==== Input ====

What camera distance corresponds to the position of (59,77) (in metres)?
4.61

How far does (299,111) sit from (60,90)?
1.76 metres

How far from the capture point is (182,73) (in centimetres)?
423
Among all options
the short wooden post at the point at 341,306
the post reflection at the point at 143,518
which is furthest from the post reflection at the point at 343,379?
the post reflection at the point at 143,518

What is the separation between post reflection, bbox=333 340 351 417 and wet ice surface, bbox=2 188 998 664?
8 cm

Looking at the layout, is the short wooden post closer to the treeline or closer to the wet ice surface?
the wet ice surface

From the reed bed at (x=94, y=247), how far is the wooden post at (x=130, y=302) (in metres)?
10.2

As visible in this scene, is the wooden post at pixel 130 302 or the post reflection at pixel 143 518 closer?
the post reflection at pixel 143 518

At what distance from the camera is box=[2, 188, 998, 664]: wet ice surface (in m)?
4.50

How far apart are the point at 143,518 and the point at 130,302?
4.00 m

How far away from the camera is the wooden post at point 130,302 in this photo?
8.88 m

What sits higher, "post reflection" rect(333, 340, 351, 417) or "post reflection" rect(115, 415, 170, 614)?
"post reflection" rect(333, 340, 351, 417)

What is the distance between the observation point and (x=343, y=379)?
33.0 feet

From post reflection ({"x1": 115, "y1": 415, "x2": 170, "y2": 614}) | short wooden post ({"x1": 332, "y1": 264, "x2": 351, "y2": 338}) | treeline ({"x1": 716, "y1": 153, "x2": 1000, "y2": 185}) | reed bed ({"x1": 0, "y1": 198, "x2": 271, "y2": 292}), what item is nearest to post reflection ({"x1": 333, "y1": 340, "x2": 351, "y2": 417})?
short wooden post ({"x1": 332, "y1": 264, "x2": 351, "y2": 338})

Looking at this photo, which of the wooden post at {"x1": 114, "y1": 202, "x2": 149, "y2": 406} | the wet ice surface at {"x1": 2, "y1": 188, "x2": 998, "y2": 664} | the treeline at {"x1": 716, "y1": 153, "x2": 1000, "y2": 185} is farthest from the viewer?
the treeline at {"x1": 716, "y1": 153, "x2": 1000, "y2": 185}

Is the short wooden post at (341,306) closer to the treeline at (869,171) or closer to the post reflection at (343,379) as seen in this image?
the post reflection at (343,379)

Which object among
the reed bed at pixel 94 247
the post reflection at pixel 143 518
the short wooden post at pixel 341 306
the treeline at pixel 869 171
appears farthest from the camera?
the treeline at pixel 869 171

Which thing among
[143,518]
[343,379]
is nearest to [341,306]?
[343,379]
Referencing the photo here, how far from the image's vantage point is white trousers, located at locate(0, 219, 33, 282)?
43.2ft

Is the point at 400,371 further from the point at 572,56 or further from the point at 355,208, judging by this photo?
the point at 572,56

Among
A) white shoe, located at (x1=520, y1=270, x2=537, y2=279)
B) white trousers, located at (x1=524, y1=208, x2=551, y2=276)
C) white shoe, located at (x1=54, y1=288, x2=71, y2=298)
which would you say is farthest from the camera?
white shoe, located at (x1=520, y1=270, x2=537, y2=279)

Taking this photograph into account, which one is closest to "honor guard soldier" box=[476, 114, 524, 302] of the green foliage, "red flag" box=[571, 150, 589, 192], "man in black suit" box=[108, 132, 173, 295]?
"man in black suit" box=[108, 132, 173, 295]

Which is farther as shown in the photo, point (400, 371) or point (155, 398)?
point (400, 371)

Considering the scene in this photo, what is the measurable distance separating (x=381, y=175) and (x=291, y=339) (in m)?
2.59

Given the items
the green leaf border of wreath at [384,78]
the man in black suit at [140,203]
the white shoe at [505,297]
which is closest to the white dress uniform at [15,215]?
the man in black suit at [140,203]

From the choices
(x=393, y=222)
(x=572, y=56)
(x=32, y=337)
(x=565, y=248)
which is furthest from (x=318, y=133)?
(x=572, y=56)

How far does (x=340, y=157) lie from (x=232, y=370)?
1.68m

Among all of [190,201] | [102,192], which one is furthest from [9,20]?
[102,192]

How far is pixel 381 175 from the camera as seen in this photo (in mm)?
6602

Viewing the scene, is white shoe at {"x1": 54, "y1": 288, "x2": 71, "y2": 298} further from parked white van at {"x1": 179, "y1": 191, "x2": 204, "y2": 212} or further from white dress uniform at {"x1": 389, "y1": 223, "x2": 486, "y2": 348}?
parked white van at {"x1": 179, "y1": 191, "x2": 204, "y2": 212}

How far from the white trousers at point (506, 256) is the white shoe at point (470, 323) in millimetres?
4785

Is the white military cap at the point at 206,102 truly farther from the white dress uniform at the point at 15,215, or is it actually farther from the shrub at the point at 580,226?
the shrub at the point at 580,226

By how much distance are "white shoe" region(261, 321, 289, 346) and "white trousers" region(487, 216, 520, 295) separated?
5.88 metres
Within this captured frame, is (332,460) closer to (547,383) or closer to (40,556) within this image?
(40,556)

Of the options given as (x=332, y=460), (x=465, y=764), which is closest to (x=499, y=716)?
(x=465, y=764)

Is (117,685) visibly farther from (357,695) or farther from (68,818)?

====

→ **Description of the task**
Copy each line exactly, from the line containing "How far from the white" down to the last line of the material, and no other lines.

→ **Written response**
How far from the white trousers at point (506, 256) is the white shoe at point (470, 323) in millimetres?
4785

Is the white military cap at the point at 206,102 truly farther from the white dress uniform at the point at 15,215, or is it actually farther from the shrub at the point at 580,226?
the shrub at the point at 580,226

By how much distance are "white shoe" region(261, 321, 289, 346) and "white trousers" region(487, 216, 520, 295) separated?
5.88 metres
Within this captured frame, is (332,460) closer to (547,383) or closer to (40,556) within this image?
(40,556)

Of the options given as (x=332, y=460), (x=465, y=764), which is closest to (x=499, y=716)?
(x=465, y=764)

Is (117,685) visibly farther from (357,695) or farther from (68,818)?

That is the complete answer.